Le métrage commence pourtant de manière relativement efficace et les deux cinéastes tentent de jouer sur l’ambiguïté : l’héroïne voit elle des fantômes ou ces phénomènes étranges ne sont ils que la conséquence de son opération de la cornée ? La montée du suspense et la construction des personnages possèdent donc un minimum d’intérêt mais la performance vraiment peu inspirée de Jessica Alba ruine une bonne partie des efforts entrepris par les deux Français. L’actrice est belle, impeccablement maquillée (pour une aveugle c’est étonnant !) mais elle peine vraiment à imposer un personnage crédible, peu aidée il est vrai par un script hâtivement gribouillé. Parker Possey et Alessandro Nivola ne s’en tirent pas mieux, loin de là ! La première semble perpétuellement endormie, se demandant ce qu’elle fait là, et le second aligne tous les clichés possibles concernant les thérapeutes vus par Hollywood. Les dialogues, qu’ils soient émotionnellement chargés ou pseudo scientifiques sonnent, eux, terriblement faux !
Si le climat de THE EYE est globalement sérieux, les rares (heureusement !) tentatives d’humour sont pour leur part catastrophiques et s’apparentent à des clins d’œil vers les amateurs de parodies à la SCARY MOVIE. Lors d’un moment de tension entre Alba et le psy, la première tente d’expliquer ce qu’elle endure et lâche finalement un "I see..." auquel notre thérapeute répond par un grandiose "What ? Dead people ?" ponctué d’un éclat de rire. Stricto senso la réplique est amusante mais, dans le contexte de suspense voulu par les cinéastes, elle est simplement consternante et anéanti en un instant toute une savante construction, comme si après avoir tenté de nous faire croire à leur histoire Moreau et Pallud baissaient les bras et nous disaient bien forts, "n’ayez pas trop peur, c’est un film, c’est pour rire !".
THE EYE prend donc son temps pour construire un suspense qui ne mène à rien et s’écroule comme un château de carte dans sa seconde moitié. Car si les trente premières minutes peuvent, à la rigueur, faire illusions, les suivantes sont d’une rare nullité. Le scénario progresse alors par à coup, sans véritablement trouver sa direction, ponctué par les très faibles effets de terreur, aussi datés que ratés et répétitifs. Et, même sans connaître l’original, tout spectateur un minimum concerné comprendra vit où les cinéastes veulent nous mener. A savoir vers un final voulu explosif et palpitant.
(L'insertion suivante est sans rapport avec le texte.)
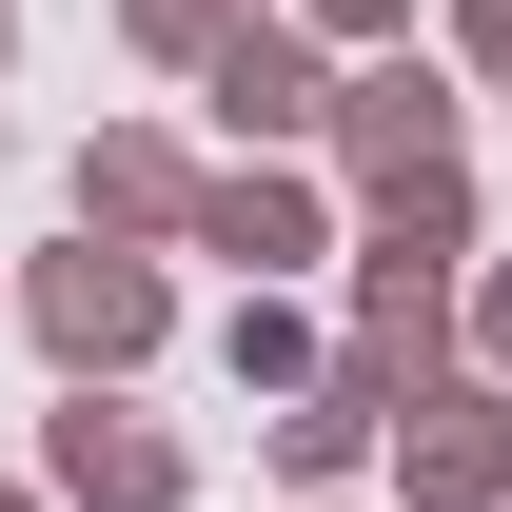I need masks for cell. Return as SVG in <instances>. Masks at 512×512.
Listing matches in <instances>:
<instances>
[{
  "mask_svg": "<svg viewBox=\"0 0 512 512\" xmlns=\"http://www.w3.org/2000/svg\"><path fill=\"white\" fill-rule=\"evenodd\" d=\"M0 316L60 355V394H119L138 355L178 335V276H158V256H119V237H60V256H20V276H0Z\"/></svg>",
  "mask_w": 512,
  "mask_h": 512,
  "instance_id": "obj_1",
  "label": "cell"
},
{
  "mask_svg": "<svg viewBox=\"0 0 512 512\" xmlns=\"http://www.w3.org/2000/svg\"><path fill=\"white\" fill-rule=\"evenodd\" d=\"M335 158H355V197H434V178H473V138H453V60H335Z\"/></svg>",
  "mask_w": 512,
  "mask_h": 512,
  "instance_id": "obj_2",
  "label": "cell"
},
{
  "mask_svg": "<svg viewBox=\"0 0 512 512\" xmlns=\"http://www.w3.org/2000/svg\"><path fill=\"white\" fill-rule=\"evenodd\" d=\"M394 394H414V375L335 335V355H316V394H276V414H256V453H276V493H296V512H335L355 473H375V434H394Z\"/></svg>",
  "mask_w": 512,
  "mask_h": 512,
  "instance_id": "obj_3",
  "label": "cell"
},
{
  "mask_svg": "<svg viewBox=\"0 0 512 512\" xmlns=\"http://www.w3.org/2000/svg\"><path fill=\"white\" fill-rule=\"evenodd\" d=\"M178 493H197V453L138 394H60L40 414V512H178Z\"/></svg>",
  "mask_w": 512,
  "mask_h": 512,
  "instance_id": "obj_4",
  "label": "cell"
},
{
  "mask_svg": "<svg viewBox=\"0 0 512 512\" xmlns=\"http://www.w3.org/2000/svg\"><path fill=\"white\" fill-rule=\"evenodd\" d=\"M375 453H394L414 512H512V394H493V375H414Z\"/></svg>",
  "mask_w": 512,
  "mask_h": 512,
  "instance_id": "obj_5",
  "label": "cell"
},
{
  "mask_svg": "<svg viewBox=\"0 0 512 512\" xmlns=\"http://www.w3.org/2000/svg\"><path fill=\"white\" fill-rule=\"evenodd\" d=\"M178 256H237V296H276L296 256H335V197L296 178V158H217L197 217H178Z\"/></svg>",
  "mask_w": 512,
  "mask_h": 512,
  "instance_id": "obj_6",
  "label": "cell"
},
{
  "mask_svg": "<svg viewBox=\"0 0 512 512\" xmlns=\"http://www.w3.org/2000/svg\"><path fill=\"white\" fill-rule=\"evenodd\" d=\"M197 99H217V138H237V158H296V138L335 119V60H316V40H296V20H276V0H256L237 40L197 60Z\"/></svg>",
  "mask_w": 512,
  "mask_h": 512,
  "instance_id": "obj_7",
  "label": "cell"
},
{
  "mask_svg": "<svg viewBox=\"0 0 512 512\" xmlns=\"http://www.w3.org/2000/svg\"><path fill=\"white\" fill-rule=\"evenodd\" d=\"M60 197H79V237H119V256H158V237L197 217V158H178L158 119H99V138L60 158Z\"/></svg>",
  "mask_w": 512,
  "mask_h": 512,
  "instance_id": "obj_8",
  "label": "cell"
},
{
  "mask_svg": "<svg viewBox=\"0 0 512 512\" xmlns=\"http://www.w3.org/2000/svg\"><path fill=\"white\" fill-rule=\"evenodd\" d=\"M316 355H335V335L296 316V296H237V316H217V375H237L256 414H276V394H316Z\"/></svg>",
  "mask_w": 512,
  "mask_h": 512,
  "instance_id": "obj_9",
  "label": "cell"
},
{
  "mask_svg": "<svg viewBox=\"0 0 512 512\" xmlns=\"http://www.w3.org/2000/svg\"><path fill=\"white\" fill-rule=\"evenodd\" d=\"M237 20H256V0H119V40H138V60H178V79L217 60V40H237Z\"/></svg>",
  "mask_w": 512,
  "mask_h": 512,
  "instance_id": "obj_10",
  "label": "cell"
},
{
  "mask_svg": "<svg viewBox=\"0 0 512 512\" xmlns=\"http://www.w3.org/2000/svg\"><path fill=\"white\" fill-rule=\"evenodd\" d=\"M276 20H296L316 60H394V40H414V0H276Z\"/></svg>",
  "mask_w": 512,
  "mask_h": 512,
  "instance_id": "obj_11",
  "label": "cell"
},
{
  "mask_svg": "<svg viewBox=\"0 0 512 512\" xmlns=\"http://www.w3.org/2000/svg\"><path fill=\"white\" fill-rule=\"evenodd\" d=\"M453 355L512 394V256H493V276H453Z\"/></svg>",
  "mask_w": 512,
  "mask_h": 512,
  "instance_id": "obj_12",
  "label": "cell"
},
{
  "mask_svg": "<svg viewBox=\"0 0 512 512\" xmlns=\"http://www.w3.org/2000/svg\"><path fill=\"white\" fill-rule=\"evenodd\" d=\"M453 79H493V99H512V0H453Z\"/></svg>",
  "mask_w": 512,
  "mask_h": 512,
  "instance_id": "obj_13",
  "label": "cell"
},
{
  "mask_svg": "<svg viewBox=\"0 0 512 512\" xmlns=\"http://www.w3.org/2000/svg\"><path fill=\"white\" fill-rule=\"evenodd\" d=\"M0 60H20V0H0Z\"/></svg>",
  "mask_w": 512,
  "mask_h": 512,
  "instance_id": "obj_14",
  "label": "cell"
},
{
  "mask_svg": "<svg viewBox=\"0 0 512 512\" xmlns=\"http://www.w3.org/2000/svg\"><path fill=\"white\" fill-rule=\"evenodd\" d=\"M0 512H40V493H20V473H0Z\"/></svg>",
  "mask_w": 512,
  "mask_h": 512,
  "instance_id": "obj_15",
  "label": "cell"
},
{
  "mask_svg": "<svg viewBox=\"0 0 512 512\" xmlns=\"http://www.w3.org/2000/svg\"><path fill=\"white\" fill-rule=\"evenodd\" d=\"M0 276H20V256H0Z\"/></svg>",
  "mask_w": 512,
  "mask_h": 512,
  "instance_id": "obj_16",
  "label": "cell"
},
{
  "mask_svg": "<svg viewBox=\"0 0 512 512\" xmlns=\"http://www.w3.org/2000/svg\"><path fill=\"white\" fill-rule=\"evenodd\" d=\"M335 512H355V493H335Z\"/></svg>",
  "mask_w": 512,
  "mask_h": 512,
  "instance_id": "obj_17",
  "label": "cell"
}]
</instances>
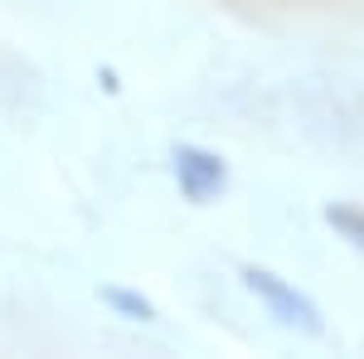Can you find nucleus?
<instances>
[{"instance_id":"f257e3e1","label":"nucleus","mask_w":364,"mask_h":359,"mask_svg":"<svg viewBox=\"0 0 364 359\" xmlns=\"http://www.w3.org/2000/svg\"><path fill=\"white\" fill-rule=\"evenodd\" d=\"M243 282H248V291H257V301L267 306L282 326H291V331H301V335H321L326 331L316 301L301 296L291 282H282L277 272H267V267H243Z\"/></svg>"},{"instance_id":"f03ea898","label":"nucleus","mask_w":364,"mask_h":359,"mask_svg":"<svg viewBox=\"0 0 364 359\" xmlns=\"http://www.w3.org/2000/svg\"><path fill=\"white\" fill-rule=\"evenodd\" d=\"M175 180L180 190L190 194L195 204H209L214 194L228 185V170L214 151H199V146H175Z\"/></svg>"},{"instance_id":"7ed1b4c3","label":"nucleus","mask_w":364,"mask_h":359,"mask_svg":"<svg viewBox=\"0 0 364 359\" xmlns=\"http://www.w3.org/2000/svg\"><path fill=\"white\" fill-rule=\"evenodd\" d=\"M102 301L117 306L122 316H132V321H156V306L146 301V296H136V291H122V286H102Z\"/></svg>"},{"instance_id":"20e7f679","label":"nucleus","mask_w":364,"mask_h":359,"mask_svg":"<svg viewBox=\"0 0 364 359\" xmlns=\"http://www.w3.org/2000/svg\"><path fill=\"white\" fill-rule=\"evenodd\" d=\"M326 223H331L336 233H345L355 248H364V214H360V209H350V204H331V209H326Z\"/></svg>"}]
</instances>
Cette séquence finale retrouve donc un peu de punch (il se passe enfin quelque chose d’un tant soit peu palpitant !) mais son efficacité est désamorcée par la certitude qu’il ne peut de toute manière rien arriver de bien dramatique aux personnages. Quant à la fin, sa bêtise crasse laisse songeur et achève le métrage sur une note bien négative.
En résumé, THE EYE est une vaine tentative de copier coller une réussite (relative mais réelle) du cinéma hongkongais pour aboutir à un pop-corn movie sans ambition destiné à donner quelques frissons frelatés à de jeunes spectateurs.
Pas complètement nul (dans le genre on a toujours vu bien pire !) mais tellement inutile que THE EYE ne peut être qu’irritant.